Here are the relevant lines of my config file (i redacted non related ips with ____):
ClusterName=cluster1
SlurmctldHost=grid
SlurmctldAddr=193.10.1.92
NodeName=comp01 NodeAddr=193.10.1.171 CPUs=32 Sockets=2 CoresPerSocket=8 ThreadsPerCore=2 RealMemory=15380 State=UNKNOWN
NodeName=comp02 NodeAddr=_________ CPUs=40 Sockets=2 CoresPerSocket=10 ThreadsPerCore=2 RealMemory=31506 State=UNKNOWN
NodeName=comp03 NodeAddr=_________ CPUs=32 Sockets=2 CoresPerSocket=8 ThreadsPerCore=2 RealMemory=31506 State=UNKNOWN
NodeName=comp04 NodeAddr=_________ CPUs=32 Sockets=2 CoresPerSocket=8 ThreadsPerCore=2 RealMemory=15380 State=UNKNOWN
NodeName=comp05 NodeAddr=_________ CPUs=32 Sockets=2 CoresPerSocket=8 ThreadsPerCore=2 RealMemory=15380 State=UNKNOWN
NodeName=comp06 NodeAddr=_________ CPUs=40 Sockets=2 CoresPerSocket=10 ThreadsPerCore=2 RealMemory=31506 State=UNKNOWN
#define partitions
PartitionName=debug Nodes=ALL Default=YES MaxTime=INFINITE State=UPe here
Earlier, both master and comp01 would show the master as UP, however comp01 could not run srun hostname. I was getting errors described here I did put both the master and comp01 ips in each others /etc/hosts file like this post suggested and now comp01 can run srun hostname, but now I'm having the problem above.

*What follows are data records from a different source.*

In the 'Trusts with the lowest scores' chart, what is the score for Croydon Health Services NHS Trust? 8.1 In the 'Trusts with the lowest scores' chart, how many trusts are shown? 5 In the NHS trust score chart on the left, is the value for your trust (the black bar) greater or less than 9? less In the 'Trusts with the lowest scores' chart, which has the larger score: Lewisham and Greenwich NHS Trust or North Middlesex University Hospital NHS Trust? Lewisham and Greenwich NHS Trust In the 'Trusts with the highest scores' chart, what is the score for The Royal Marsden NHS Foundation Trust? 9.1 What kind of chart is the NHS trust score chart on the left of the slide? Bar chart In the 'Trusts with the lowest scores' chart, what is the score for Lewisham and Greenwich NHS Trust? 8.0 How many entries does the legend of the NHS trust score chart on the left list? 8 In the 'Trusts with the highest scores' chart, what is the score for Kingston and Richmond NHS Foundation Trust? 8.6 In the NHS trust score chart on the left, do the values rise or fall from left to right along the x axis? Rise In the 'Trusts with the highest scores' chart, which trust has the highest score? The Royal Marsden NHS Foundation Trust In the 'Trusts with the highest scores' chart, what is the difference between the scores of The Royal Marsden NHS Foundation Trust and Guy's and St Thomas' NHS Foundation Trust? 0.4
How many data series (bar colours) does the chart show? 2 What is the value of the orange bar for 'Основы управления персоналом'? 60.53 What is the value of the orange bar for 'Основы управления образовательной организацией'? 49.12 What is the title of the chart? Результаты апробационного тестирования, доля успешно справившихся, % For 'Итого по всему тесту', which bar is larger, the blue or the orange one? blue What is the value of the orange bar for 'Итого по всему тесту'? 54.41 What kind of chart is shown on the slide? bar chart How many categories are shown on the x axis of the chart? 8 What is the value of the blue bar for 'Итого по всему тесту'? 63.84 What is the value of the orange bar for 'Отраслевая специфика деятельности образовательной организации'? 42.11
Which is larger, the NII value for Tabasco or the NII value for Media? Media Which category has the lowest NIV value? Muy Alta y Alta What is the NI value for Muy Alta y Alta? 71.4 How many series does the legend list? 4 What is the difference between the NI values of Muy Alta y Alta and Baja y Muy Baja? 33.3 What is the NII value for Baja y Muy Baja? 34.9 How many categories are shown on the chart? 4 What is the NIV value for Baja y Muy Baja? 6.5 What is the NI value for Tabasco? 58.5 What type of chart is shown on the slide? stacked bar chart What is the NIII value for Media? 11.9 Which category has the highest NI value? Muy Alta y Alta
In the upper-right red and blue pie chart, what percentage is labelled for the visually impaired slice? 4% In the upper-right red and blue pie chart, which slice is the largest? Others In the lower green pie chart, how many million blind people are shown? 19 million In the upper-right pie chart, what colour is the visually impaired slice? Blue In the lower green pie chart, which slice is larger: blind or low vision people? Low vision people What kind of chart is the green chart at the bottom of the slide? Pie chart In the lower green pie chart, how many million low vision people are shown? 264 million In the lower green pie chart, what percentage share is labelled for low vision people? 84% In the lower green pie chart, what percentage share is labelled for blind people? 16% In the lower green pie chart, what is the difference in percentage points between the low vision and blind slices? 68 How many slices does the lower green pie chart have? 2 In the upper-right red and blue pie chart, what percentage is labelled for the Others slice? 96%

The error message lists an IP
10.125.16.198
which is not referenced in the portion of the configuration file that you shared. You should look that up.Make sure also the configuration file is identical on all nodes if you do not use the configless feature. The same command giving different results on different nodes can be symptom of different configuration files.